Ever since I was a small child I can remember watching valiant attempts at effective, anti-drug campaigns on t.v. Who can forget the famous father and son drug confrontation??–“I learned it from watching you!” (In case you aren’t familiar with this 80’s classic, you can check it out here)
Twenty years later those commercials still pepper the television. And while some of them remain unconvincing, some of them are also pretty creative. In particular, the National Youth Anti-Drug Media Campaign launched an ad this past May that I really liked:
This commercial is noteworthy due to its insight about motivations. Many of the “voices” that the young man hears are actually quite good ones. He would be foolish not to listen to them. They are providing healthy, compelling reasons to stay off drugs.
Yet this ad recognizes the pitfalls of listening to those “good voices.” Were he to follow their advice, even when it’s good, the teen would still be engaging in the same faulty decision-making that led him astray in the first places: It’s all a form of peer pressure. Whether it’s a pot-head friend at school or his concerned parents, these voices are all exerting a kind of pressure that sways his conscience in their direction, rather than helping him to form opinions of his own.
So instead of being tossed around by the various voices of others, this ad encourages teens to make their own decisions. In doing so, teens will have an immovable North Star amidst the storm of competing voices.
On one level, I think this perspective is brilliant. It exposes the human tendency to people-please, the vanity of it, and the ways in which this desire can pervert even the best of intentions. But what’s even more significant to me is that this type of well-intentioned people-pleasing is very present in the Church. Frequently Christians are motivated not by God’s opinion, but the opinions of other Christians. This kind of people-pleasing is sometimes hard to identify because it often results in a seemingly healthy Christian life. The opinions that are most revered are frequently very sound and good. Yet we go astray whenever our primary spiritual compass is determined by them. Rather than weigh our lives against the teachings of Christ and God’s Word, we listen more intently to those Christians whom we most respect.
And that leads us to the ultimate flaw with the anti-drug ad.

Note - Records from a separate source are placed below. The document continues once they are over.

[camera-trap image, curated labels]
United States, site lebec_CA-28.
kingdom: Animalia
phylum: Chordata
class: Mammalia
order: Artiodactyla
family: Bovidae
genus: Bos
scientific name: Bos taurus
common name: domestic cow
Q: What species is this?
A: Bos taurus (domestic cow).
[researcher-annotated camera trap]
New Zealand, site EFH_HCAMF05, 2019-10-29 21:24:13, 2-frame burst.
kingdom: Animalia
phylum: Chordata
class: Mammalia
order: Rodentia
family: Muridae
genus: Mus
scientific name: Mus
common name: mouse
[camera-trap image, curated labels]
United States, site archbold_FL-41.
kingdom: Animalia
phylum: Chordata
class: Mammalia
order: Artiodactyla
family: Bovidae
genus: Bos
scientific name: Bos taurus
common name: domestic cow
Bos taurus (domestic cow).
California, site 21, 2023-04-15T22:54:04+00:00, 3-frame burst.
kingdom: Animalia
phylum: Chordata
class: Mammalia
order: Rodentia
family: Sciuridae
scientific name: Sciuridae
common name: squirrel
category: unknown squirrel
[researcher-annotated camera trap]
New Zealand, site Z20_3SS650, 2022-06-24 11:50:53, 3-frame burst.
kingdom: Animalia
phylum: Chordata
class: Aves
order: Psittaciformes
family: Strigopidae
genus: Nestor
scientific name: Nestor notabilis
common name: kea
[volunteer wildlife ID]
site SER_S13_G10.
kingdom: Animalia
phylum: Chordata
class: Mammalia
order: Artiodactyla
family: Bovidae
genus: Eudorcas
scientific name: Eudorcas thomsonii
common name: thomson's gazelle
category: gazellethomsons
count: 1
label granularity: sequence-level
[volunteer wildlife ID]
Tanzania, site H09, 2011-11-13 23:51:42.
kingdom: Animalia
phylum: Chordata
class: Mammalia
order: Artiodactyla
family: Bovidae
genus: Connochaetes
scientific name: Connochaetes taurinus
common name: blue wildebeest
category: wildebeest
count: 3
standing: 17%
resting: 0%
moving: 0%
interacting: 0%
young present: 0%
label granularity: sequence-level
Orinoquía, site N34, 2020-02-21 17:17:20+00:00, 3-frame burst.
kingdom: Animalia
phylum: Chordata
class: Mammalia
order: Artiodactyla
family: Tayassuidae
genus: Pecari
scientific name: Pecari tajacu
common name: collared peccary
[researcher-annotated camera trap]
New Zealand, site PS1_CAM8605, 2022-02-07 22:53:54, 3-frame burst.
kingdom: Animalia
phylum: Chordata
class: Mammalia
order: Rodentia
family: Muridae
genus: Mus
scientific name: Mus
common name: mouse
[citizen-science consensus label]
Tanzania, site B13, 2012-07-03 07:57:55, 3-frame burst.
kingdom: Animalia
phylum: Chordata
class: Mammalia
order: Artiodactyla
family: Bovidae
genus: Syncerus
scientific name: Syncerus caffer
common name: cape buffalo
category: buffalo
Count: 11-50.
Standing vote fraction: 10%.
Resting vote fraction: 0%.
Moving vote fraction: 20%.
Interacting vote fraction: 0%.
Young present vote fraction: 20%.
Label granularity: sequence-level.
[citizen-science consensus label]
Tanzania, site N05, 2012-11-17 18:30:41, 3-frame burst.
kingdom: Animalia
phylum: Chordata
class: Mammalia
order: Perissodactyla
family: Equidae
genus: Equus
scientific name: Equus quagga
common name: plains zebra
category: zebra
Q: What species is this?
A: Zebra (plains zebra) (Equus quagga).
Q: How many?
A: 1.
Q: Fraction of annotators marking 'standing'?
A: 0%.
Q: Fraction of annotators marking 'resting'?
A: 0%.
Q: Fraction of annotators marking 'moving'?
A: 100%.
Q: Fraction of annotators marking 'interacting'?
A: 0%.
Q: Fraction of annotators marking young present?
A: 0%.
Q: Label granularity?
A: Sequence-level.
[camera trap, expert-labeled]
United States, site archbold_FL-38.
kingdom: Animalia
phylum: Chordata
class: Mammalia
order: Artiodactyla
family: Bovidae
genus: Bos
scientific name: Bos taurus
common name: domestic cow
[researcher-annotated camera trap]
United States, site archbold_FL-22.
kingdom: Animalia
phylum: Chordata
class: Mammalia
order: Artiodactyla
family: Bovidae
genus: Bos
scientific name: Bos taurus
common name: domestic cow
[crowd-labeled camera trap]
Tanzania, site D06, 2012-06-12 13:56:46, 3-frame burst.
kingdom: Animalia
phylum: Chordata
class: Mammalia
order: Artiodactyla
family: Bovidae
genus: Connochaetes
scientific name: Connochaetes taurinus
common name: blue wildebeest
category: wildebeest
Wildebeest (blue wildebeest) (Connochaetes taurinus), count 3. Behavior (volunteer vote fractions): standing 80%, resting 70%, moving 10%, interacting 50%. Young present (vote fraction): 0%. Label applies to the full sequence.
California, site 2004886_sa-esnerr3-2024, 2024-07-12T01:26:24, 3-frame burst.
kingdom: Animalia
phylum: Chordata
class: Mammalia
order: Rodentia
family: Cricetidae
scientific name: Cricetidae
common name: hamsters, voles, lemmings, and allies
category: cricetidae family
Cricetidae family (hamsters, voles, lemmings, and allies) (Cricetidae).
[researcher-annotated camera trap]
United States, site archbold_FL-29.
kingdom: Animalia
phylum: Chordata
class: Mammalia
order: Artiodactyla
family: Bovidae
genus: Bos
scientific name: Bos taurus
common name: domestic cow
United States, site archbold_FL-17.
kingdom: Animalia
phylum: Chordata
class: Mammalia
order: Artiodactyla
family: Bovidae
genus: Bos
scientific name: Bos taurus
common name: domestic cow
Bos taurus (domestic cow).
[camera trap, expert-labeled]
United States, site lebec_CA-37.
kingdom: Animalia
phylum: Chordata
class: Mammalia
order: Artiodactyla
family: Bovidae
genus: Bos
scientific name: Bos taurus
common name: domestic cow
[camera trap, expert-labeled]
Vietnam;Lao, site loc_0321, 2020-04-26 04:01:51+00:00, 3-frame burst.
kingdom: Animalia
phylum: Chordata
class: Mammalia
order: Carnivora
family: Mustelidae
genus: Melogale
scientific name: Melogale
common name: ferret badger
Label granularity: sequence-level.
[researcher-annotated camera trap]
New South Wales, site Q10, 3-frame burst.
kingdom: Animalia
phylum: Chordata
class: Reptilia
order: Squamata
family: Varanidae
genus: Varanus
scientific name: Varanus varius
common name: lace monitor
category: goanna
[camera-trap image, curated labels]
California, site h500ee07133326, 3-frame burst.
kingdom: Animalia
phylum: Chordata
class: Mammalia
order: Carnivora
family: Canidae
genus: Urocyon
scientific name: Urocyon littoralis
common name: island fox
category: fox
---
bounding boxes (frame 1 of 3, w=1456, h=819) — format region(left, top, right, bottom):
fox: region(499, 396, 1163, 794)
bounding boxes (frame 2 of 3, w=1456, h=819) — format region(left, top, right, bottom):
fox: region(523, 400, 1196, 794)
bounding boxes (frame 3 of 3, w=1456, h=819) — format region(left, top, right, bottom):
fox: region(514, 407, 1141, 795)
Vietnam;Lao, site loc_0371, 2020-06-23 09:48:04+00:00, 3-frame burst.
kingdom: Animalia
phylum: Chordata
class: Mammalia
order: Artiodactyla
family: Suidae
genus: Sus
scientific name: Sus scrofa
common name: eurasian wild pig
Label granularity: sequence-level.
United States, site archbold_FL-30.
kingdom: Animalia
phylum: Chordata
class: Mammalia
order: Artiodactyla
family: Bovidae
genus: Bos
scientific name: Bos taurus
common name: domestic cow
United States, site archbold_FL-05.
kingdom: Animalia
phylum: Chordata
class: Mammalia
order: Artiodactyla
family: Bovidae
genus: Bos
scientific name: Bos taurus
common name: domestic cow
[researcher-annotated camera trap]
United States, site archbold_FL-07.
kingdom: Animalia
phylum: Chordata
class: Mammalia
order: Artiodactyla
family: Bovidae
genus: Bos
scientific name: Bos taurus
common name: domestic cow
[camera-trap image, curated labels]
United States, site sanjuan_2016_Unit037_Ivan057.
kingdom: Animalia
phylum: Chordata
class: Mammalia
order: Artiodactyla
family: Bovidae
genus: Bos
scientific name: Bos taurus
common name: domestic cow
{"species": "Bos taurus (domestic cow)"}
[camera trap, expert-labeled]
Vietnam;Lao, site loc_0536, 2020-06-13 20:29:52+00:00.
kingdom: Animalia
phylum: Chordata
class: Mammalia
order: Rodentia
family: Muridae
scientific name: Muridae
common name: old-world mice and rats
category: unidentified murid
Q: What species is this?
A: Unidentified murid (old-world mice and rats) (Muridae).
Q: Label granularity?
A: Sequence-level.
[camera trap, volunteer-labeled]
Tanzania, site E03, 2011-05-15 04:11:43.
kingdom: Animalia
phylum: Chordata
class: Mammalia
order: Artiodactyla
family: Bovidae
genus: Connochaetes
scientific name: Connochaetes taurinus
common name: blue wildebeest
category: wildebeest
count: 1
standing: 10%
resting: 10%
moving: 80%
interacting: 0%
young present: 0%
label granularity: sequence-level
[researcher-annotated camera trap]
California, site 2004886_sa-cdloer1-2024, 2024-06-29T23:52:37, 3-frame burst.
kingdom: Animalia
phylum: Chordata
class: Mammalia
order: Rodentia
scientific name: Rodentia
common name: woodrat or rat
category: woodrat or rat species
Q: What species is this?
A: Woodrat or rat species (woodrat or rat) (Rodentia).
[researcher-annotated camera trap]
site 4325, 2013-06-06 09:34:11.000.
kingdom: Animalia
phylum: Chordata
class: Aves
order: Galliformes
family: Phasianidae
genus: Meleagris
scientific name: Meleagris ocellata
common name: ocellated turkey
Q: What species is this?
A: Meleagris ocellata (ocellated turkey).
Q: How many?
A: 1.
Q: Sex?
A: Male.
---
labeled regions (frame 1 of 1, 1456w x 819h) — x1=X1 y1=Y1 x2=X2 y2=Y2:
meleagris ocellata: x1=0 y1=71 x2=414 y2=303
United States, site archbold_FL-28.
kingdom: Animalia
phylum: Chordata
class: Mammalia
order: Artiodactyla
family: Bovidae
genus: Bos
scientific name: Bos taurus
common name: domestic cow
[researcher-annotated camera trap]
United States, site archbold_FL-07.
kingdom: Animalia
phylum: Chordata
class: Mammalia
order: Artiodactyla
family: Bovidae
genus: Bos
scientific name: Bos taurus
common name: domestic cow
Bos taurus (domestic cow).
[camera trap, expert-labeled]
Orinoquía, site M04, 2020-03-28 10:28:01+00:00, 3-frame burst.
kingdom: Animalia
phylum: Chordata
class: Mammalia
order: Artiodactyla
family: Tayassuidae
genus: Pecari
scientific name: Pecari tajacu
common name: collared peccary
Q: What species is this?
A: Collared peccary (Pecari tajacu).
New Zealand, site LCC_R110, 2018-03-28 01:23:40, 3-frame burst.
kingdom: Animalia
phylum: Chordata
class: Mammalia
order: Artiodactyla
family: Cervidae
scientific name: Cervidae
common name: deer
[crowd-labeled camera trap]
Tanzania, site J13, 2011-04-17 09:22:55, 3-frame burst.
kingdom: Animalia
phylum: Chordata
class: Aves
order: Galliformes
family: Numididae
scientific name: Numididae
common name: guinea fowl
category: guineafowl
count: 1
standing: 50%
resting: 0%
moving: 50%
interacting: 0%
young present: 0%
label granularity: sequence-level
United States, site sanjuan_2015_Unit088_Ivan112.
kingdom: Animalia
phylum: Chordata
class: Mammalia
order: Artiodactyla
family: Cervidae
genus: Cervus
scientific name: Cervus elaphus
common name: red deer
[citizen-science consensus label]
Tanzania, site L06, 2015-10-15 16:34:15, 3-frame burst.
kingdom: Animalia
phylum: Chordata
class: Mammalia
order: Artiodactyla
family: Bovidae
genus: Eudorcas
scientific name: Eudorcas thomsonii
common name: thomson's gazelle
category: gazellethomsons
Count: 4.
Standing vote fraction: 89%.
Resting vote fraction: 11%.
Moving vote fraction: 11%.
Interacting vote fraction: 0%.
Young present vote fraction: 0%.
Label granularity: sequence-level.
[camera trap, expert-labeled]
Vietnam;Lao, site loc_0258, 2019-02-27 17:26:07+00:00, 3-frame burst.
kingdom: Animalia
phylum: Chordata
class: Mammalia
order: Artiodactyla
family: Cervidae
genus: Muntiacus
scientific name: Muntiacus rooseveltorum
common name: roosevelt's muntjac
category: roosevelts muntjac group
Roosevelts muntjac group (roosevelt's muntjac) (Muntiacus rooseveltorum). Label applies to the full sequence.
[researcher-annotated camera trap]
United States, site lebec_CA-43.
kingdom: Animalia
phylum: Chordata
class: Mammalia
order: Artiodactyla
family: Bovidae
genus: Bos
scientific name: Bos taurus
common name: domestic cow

It fails to actually identify the only voice that matters–God’s. Contrary to what the commercial implies, the teenager’s own voice is really no different from the other voices he hears. As fallible humans, our emotions and circumstances cloud our judgment and give us conflicting messages all the time. Discerning the difference between your voice and others can often be a nearly impossible task. At times, the two are indistinguishable.
And the same is true for Christians. When we are driven by the opinions of others, even if their advice is godly, we are doing little more than the insecure teenager who is enslaved to the opinion of her peers. While the outcome may look different on the outside–one lifestyle appears to be healthy while the other does not–the underlying motives are the same. Both the Christian and the teenager are building upon a foundation that will ultimately falter.
That is why our only true North Star is the voice of the Father. Only the perfect words of Scripture can anchor us amidst the voices of others and ourselves. That is why a better, more holistic closing to the ad would therefore read, “The only voice that matters is Yours.” In our culture, that is a message that every teenager, every woman, and every Christian needs to hear.
Thank you for this needed reminder of a simple yet profound concept. Working on a church staff in particular, it is critical to keep in mind that pleasing even the good, Godly voices around us is not to be a substitute for pleasing God Himself. I appreciate the opportunity you’ve given me to put this into practice today!